Records to use:
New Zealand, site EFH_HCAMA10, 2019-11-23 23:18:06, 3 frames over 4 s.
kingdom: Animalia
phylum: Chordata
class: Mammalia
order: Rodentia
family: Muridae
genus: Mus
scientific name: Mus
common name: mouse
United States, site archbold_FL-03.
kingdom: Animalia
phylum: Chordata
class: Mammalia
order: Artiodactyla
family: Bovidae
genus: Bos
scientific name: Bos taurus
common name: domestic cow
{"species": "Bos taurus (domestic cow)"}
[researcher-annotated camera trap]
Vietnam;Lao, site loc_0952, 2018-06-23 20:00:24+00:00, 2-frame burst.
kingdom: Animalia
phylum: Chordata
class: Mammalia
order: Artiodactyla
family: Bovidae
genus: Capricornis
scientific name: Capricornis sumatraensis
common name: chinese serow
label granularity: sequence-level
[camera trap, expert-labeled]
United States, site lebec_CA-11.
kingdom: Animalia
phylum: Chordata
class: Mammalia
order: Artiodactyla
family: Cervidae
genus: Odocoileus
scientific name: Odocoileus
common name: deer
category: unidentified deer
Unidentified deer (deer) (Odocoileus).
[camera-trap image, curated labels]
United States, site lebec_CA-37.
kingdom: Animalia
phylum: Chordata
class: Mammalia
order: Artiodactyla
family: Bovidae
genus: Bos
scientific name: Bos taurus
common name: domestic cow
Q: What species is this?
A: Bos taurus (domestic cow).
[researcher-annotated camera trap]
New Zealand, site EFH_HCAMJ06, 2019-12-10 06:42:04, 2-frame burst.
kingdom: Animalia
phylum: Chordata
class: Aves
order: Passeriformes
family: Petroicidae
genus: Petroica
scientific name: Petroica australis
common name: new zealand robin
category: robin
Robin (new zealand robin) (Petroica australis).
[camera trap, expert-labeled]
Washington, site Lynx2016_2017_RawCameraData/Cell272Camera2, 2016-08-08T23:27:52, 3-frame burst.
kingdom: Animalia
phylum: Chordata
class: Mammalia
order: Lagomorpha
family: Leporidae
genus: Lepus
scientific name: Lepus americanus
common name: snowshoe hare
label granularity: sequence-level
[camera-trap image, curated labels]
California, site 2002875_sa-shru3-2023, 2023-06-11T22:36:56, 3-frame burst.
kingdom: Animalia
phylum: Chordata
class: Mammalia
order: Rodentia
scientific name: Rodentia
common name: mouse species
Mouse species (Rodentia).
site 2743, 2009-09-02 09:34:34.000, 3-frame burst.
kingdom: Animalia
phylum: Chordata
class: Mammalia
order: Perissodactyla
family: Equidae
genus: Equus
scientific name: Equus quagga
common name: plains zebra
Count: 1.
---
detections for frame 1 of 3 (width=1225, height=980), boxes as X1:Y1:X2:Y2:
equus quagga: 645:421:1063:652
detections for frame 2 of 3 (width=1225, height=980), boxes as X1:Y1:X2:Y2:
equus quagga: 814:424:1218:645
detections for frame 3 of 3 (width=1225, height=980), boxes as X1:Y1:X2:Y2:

Task objective:
Report every line of the records that contains the word "scientific".

Answer below:
scientific name: Mus
scientific name: Bos taurus
scientific name: Capricornis sumatraensis
scientific name: Odocoileus
scientific name: Bos taurus
scientific name: Petroica australis
scientific name: Lepus americanus
scientific name: Rodentia
scientific name: Equus quagga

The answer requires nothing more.